初恋のキミは最愛ヒーロー
「そっか。楽しく過ごせているみたいで良かった……」
莉彩のお母さんは、安心した表情を浮かべた。
学校の話、家ではあまりしないのか…。
莉彩だったら、お母さんに色々と話していそうな気がしたんだけど。
ちょっと意外だな。
「学校での出来事について話はしてくれるんだけど、楽しかったことや嬉しかったことだけなのよ。嫌なことや辛かったことの話が全くないの。

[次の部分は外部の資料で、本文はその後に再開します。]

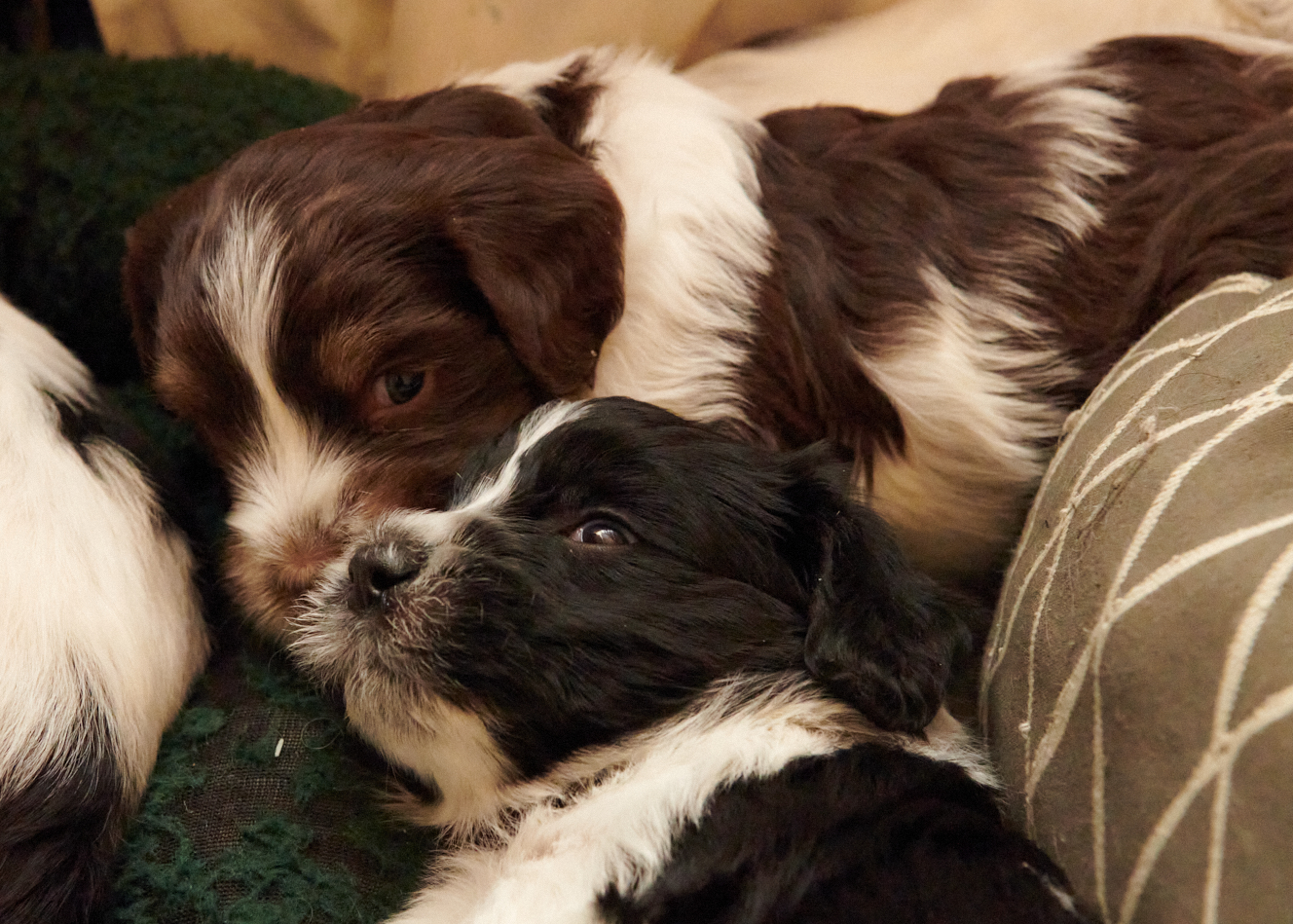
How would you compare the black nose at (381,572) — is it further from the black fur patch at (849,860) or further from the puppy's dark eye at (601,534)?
the black fur patch at (849,860)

毎日良いことばかりじゃないと思うんだけど…」
莉彩のお母さんはコーヒーを一口飲むと、寂しげに瞳を揺らした。
「あの子、お父さんが他界してから弱音やワガママを全く言わなくなっちゃって。私を困らせないように、余計な心配をかけないようにって、どんな時も“良い子過ぎるぐらい良い子”なのよ」
「……」
「今朝もね、体調が悪そうだったから学校を休んでもいいよっていう感じの話をしたんだけど、“全然平気”って笑顔で返されちゃった」
それ、すごく分かる。
莉彩は他人にはお節介を焼くけど、自分の悩みや苦しみや辛さは自分自身で処理しようと抱え込む。
周りが心配したり気遣ったりすることのないように“私は大丈夫”っていうアピールをして一線を引こうとするんだよな。